Nunca é demais relembrar ao que o frenesim da dívida, aparentemente sem limites, nos levou: hipotecas subprime, falências em série e contracção das economias. No caso português, uma espiral de endividamento estatal e privado, com uma violenta retracção do volume de negócios, resultados e emprego na fileira da construção e dos serviços financeiros.

A vertigem destes anos conduziu-nos a balanços dos bancos assentes no crédito a empresas em sectores não expostos a concorrência internacional e de bens não transaccionáveis. Quando o ciclo económico se alterou, e os investidores internacionais se recusaram a comprar dívida pública ou privada oriunda dos PIGS, o nosso mundo desabou.

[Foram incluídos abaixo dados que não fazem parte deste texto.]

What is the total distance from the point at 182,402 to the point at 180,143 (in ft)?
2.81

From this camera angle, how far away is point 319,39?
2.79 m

Infelizmente, o financiamento da troika não acudiu, se não apenas de uma forma muito mitigada, para sanear os balanços dos bancos portugueses, ao contrário do que sucedeu em Espanha. Aos bancos portugueses foi imposta uma cura de emagrecimento: menos balcões, menos bancários e menos carteira de crédito. Tudo a ser feito rapidamente.

Aconteceu o que sabemos: vilas e aldeias portuguesas sem agências ou bancários, vendas com enorme desconto das carteiras de crédito com imparidades, vendas essas feitas com enormes prejuízos para os bancos, os trabalhadores bancários, os accionistas privados e os contribuintes. Vendas feitas à pressa, sempre debaixo da pressão do Banco de Portugal, a obrigar a uma desalavancagem rápida e com dor. O que se fez foi vender ao desbarato, para benefício de investidores predadores, sejam eles fundos norte-americanos, chineses, angolanos ou detidos indirectamente pelos mesmos sujeitos que levaram Portugal à falência.

Comum a tudo isto: uma enorme transferência de riqueza. Perderam os bancários, os clientes detentores de obrigações seniores no BES e no BANIF e perderam também os pequenos accionistas dos bancos.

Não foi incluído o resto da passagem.